Sem mágicas contra a dívida

O Brasil é um dos campeões da dívida pública e o endividamento crescerá por vários anos

O Estado de S.Paulo

26 Setembro 2017 | 03h07

O Brasil é um dos campeões da dívida pública e seu endividamento ainda crescerá por vários anos, mesmo com o esforço de arrumação das finanças federais, mas o governo pode anunciar algumas boas novidades. O mercado tem sido muito receptivo aos papéis emitidos pelo Tesouro Nacional. O primeiro semestre foi “muito positivo” e o volume de títulos postos em circulação superou o planejado, segundo o coordenador de operações da dívida, Leandro Secunho. A colocação tem sido fácil mesmo com a redução de juros pagos aos credores da União. O custo médio do estoque da dívida total passou de 10,89% ao ano em julho para 10,62% no mês seguinte. Em dezembro de 2016 os encargos estavam em 12,02%. O custo médio das emissões da dívida pública mobiliária federal interna diminuiu 0,28 ponto porcentual também entre julho e agosto, para 11,1%.

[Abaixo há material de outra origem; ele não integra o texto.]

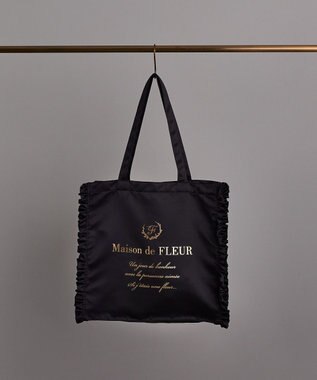 Maison de FLEUR サテンフリルスクエアトートバッグ Black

Os encargos dependem de vários fatores. O mais importante é a credibilidade do governo. Mesmo em situações difíceis a colocação de papéis no mercado pode ocorrer sem grandes problemas, se a operação for considerada segura pelos tomadores dos títulos. Houve melhora nesse quesito, a partir da mudança de governo, em 2016, mas o crédito soberano continua em nível especulativo, na classificação das maiores agências especializadas.

O crédito brasileiro está dois níveis abaixo do limite do grau de investimento, reservado aos países considerados seguros. Esse rebaixamento foi uma das últimas façanhas da administração da presidente Dilma Rousseff. Mas tem sido possível diminuir o custo do estoque da dívida e baratear a rolagem dos compromissos.

A redução tem sido facilitada pelo corte da taxa básica de juros, a Selic. O Banco Central (BC) começou a reduzir a taxa no fim de outubro do ano passado. A partir daí a Selic passou de 14,25% ao ano para 8,25%. Mas esse movimento só foi possível porque a inflação, depois de um longo período de alta, havia começado a ceder de modo inequívoco. A queda dos juros básicos produziu efeitos em todos ou quase todos os segmentos da atividade financeira. Também as operações da dívida pública foram beneficiadas por essa mudança.

Cortar os juros dessa dívida é uma proposta repetida com frequência no discurso econômico autointitulado progressista. Na versão extremada, e mais irresponsável, esse discurso pode pregar o simples e direto calote. Pregações como essas confirmam a irracionalidade de algumas posições e a incapacidade de alguns grupos de aprender com a experiência.

Reduzir juros de forma voluntarista é uma tolice particularmente perigosa, como já se observou no Brasil – tão perigosa como a ilusão de conter a inflação por decreto ou pela mera falsificação dos dados. Nenhum brasileiro envolvido no debate de questões públicas deveria desconhecer esses fatos ou esquecer as penosas lições da realidade.

Mas a melhora das condições de administração da dívida pública propicia apenas um alívio limitado. A ambição do governo, apoiada por qualquer pessoa informada e responsável, tem de ser mais ampla.

Um dos objetivos centrais da política econômica, desde o ano passado, é conter o avanço da dívida pública para em seguida reduzir o peso do endividamento. Para isso será necessário voltar a produzir superávits primários nas contas públicas – saldos positivos no balanço de receitas e despesas do dia a dia. Só com esse excedente será possível pagar pelo menos uma parte dos juros vencidos em cada exercício.

Desde os anos finais do governo anterior isso tem sido impossível. Sem dinheiro para a liquidação dos juros vencidos em cada exercício fiscal, a dívida continuará a crescer. Em dezembro de 2016 a dívida pública federal estava em R$ 3,11 trilhões. Em julho deste ano chegou a R$ 3,34 trilhões. Em agosto, a R$ 3,40 trilhões.

Pelas projeções correntes, dificilmente haverá superávit primário antes de 2022. Até lá, o governo, seja quem for o presidente, terá de batalhar pela recuperação das finanças públicas. Um ajuste efetivo dependerá de reformas e a mais urgente é a da Previdência.